→ **Activity**: Rewrite each of the following items with "Silver" swapped for "Gold" and everything else unchanged, leaving out the pictures.

→ **Extracted data**:
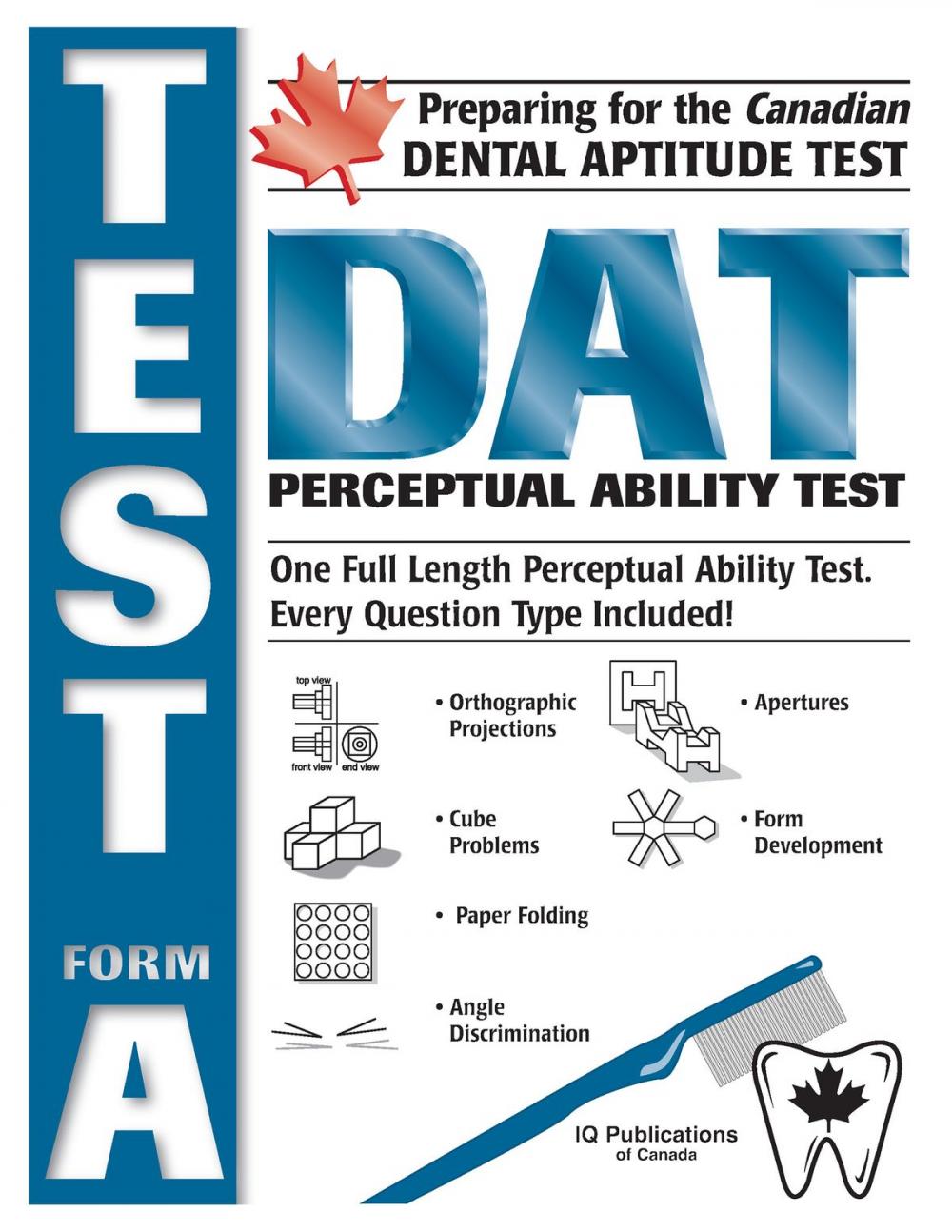 Big bigCover of Preparing for the Canadian DAT Perceptual Ability Test-Form A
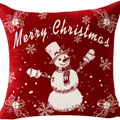 Roter Weihnachts-Kissenbezug aus Leinen mit einem gedruckten weißen Schneemann - 45x45cm / Rot (25)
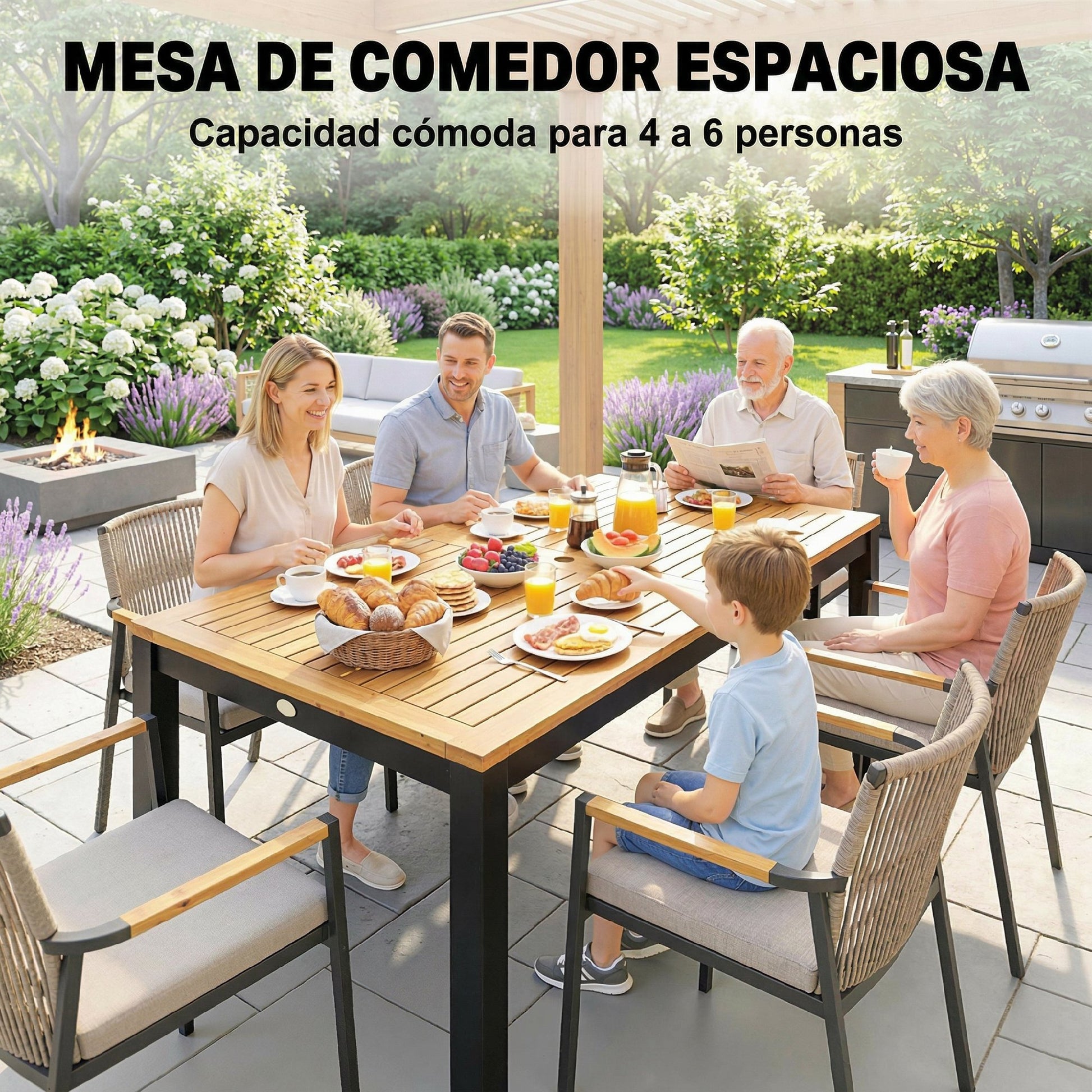 Outsunny Mesa de Comedor de Jardín de Madera de Acacia, Mesa de Terraza Exterior Rectangular 150x75x75 cm con Tablero de Listones, Orificio Sombrilla para 6 Personas, Carga 80 kg, para Patio, Natural
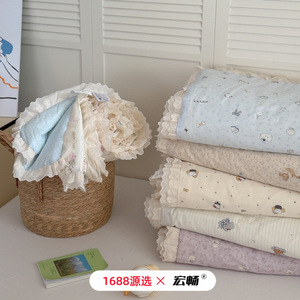 Couette d'été coréenne 100% coton avec imprimé dentelle, respirante, pour usage domestique, 133x72, teinture réactive, 40 fils - Product Image 2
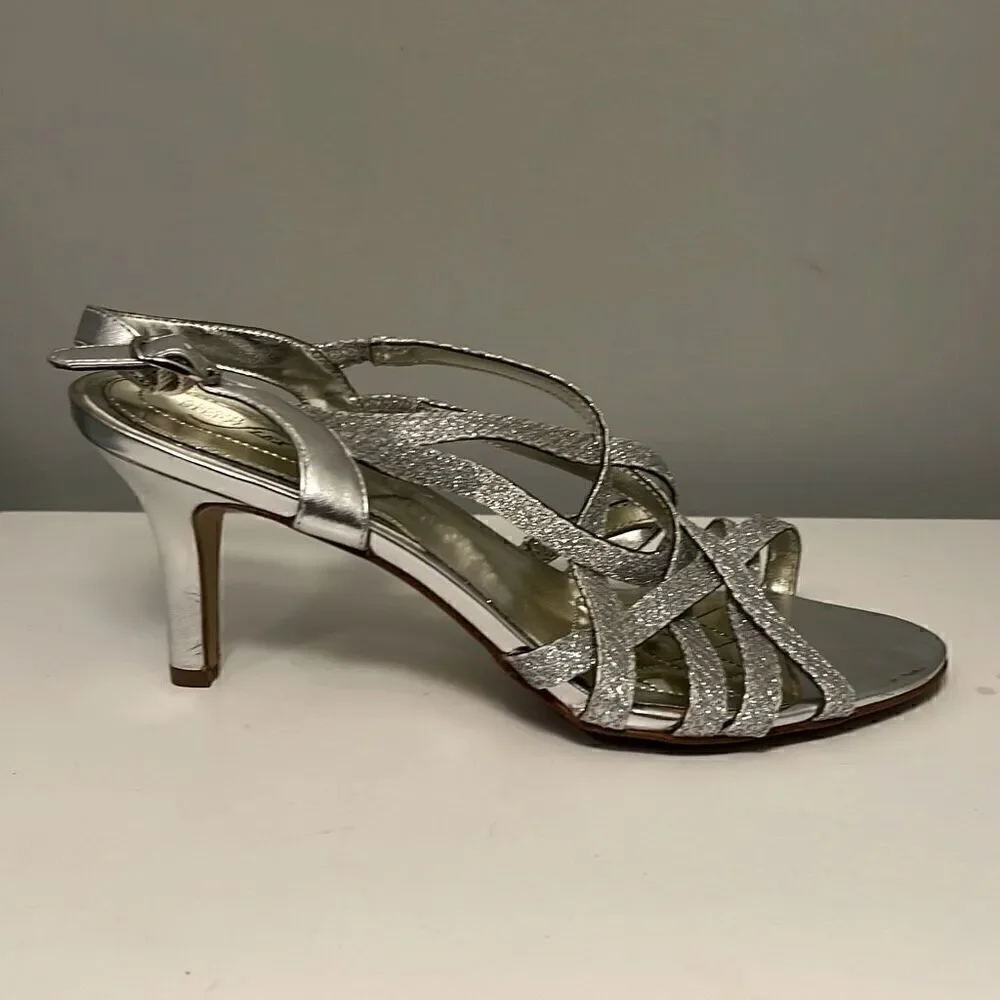 Alfani Alisa Silver Sparkly Strappy Heel Sandals Size 7.5M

→ **Finished task**:
 Big bigCover of Preparing for the Canadian DAT Perceptual Ability Test-Form A
 Roter Weihnachts-Kissenbezug aus Leinen mit einem gedruckten weißen Schneemann - 45x45cm / Rot (25)
 Outsunny Mesa de Comedor de Jardín de Madera de Acacia, Mesa de Terraza Exterior Rectangular 150x75x75 cm con Tablero de Listones, Orificio Sombrilla para 6 Personas, Carga 80 kg, para Patio, Natural
 Couette d'été coréenne 100% coton avec imprimé dentelle, respirante, pour usage domestique, 133x72, teinture réactive, 40 fils - Product Image 2
 Alfani Alisa Gold Sparkly Strappy Heel Sandals Size 7.5M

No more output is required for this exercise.